(Materials provided Opens)
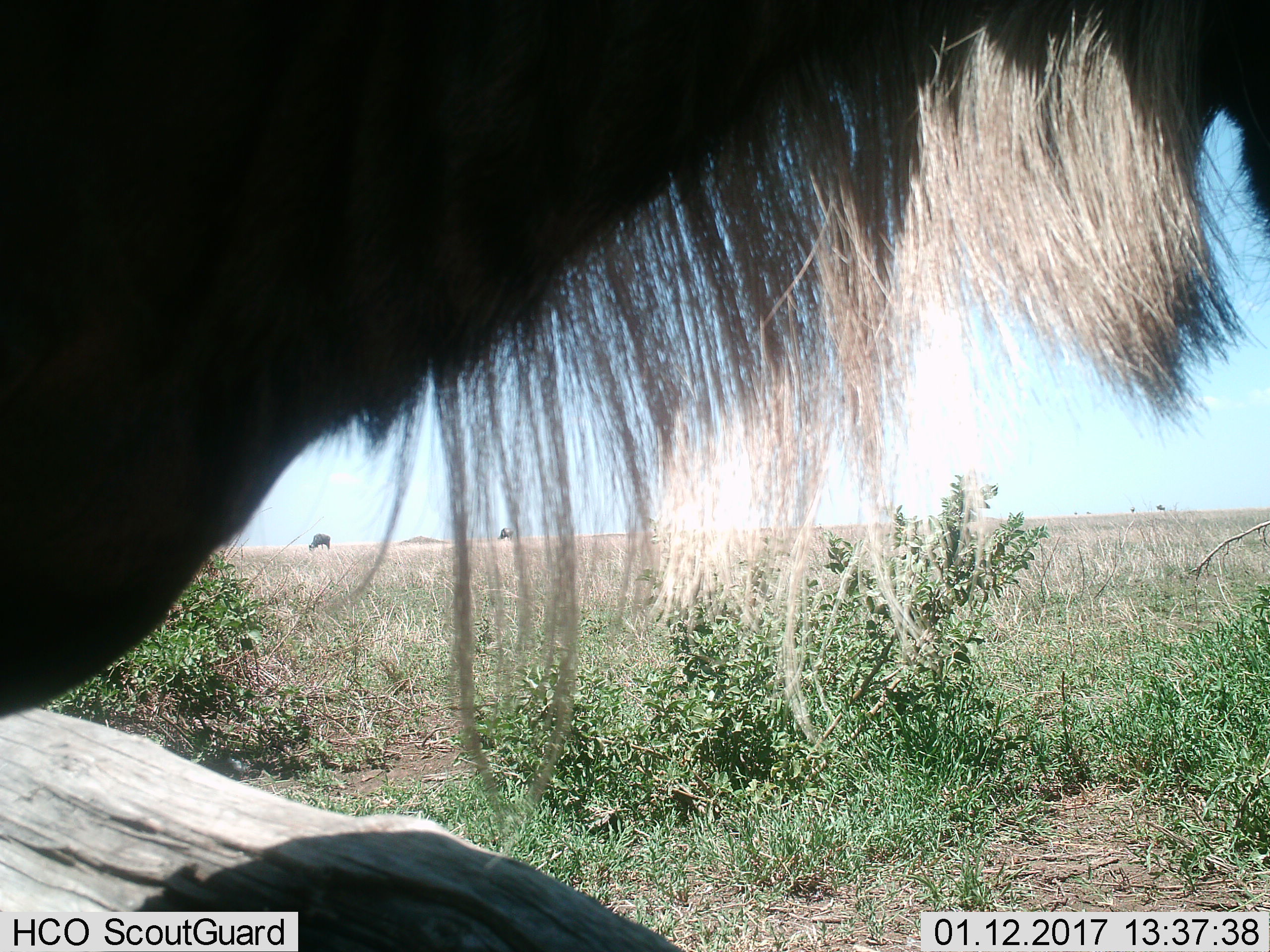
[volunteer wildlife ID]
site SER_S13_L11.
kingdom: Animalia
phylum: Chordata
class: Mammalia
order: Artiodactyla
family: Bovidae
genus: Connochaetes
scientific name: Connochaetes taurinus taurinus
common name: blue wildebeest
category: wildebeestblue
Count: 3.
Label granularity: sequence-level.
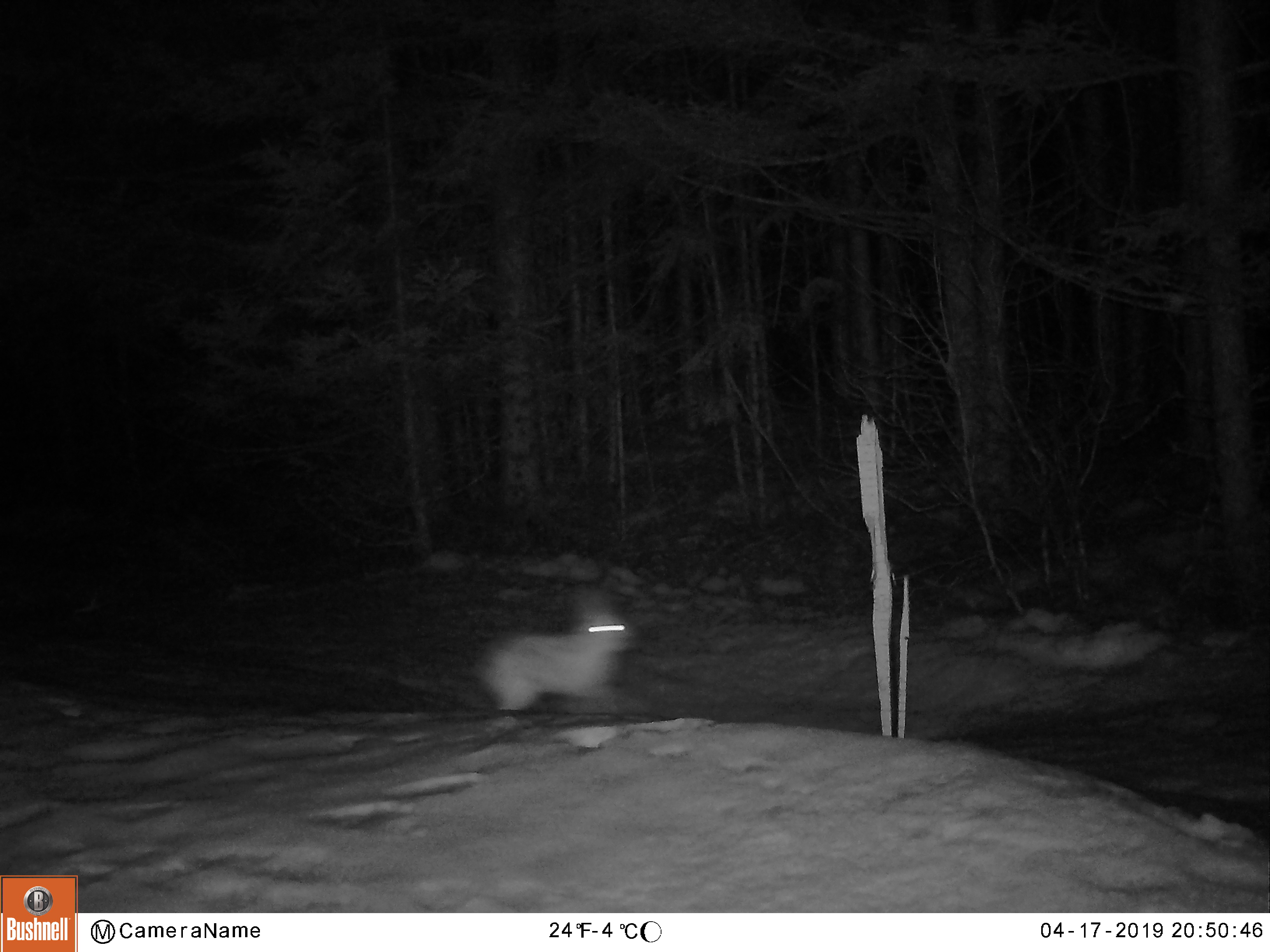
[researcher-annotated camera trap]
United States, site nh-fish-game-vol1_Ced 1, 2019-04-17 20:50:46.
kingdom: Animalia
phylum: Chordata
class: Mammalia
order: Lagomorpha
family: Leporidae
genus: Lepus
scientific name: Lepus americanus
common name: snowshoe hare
(Materials provided Closes)
Work order
Please repeat exactly the lines from the one containing "site SER_S13_L11." through the end of the entries, both included, omitting pictures.

Solution for this task
site SER_S13_L11.
kingdom: Animalia
phylum: Chordata
class: Mammalia
order: Artiodactyla
family: Bovidae
genus: Connochaetes
scientific name: Connochaetes taurinus taurinus
common name: blue wildebeest
category: wildebeestblue
Count: 3.
Label granularity: sequence-level.
[researcher-annotated camera trap]
United States, site nh-fish-game-vol1_Ced 1, 2019-04-17 20:50:46.
kingdom: Animalia
phylum: Chordata
class: Mammalia
order: Lagomorpha
family: Leporidae
genus: Lepus
scientific name: Lepus americanus
common name: snowshoe hare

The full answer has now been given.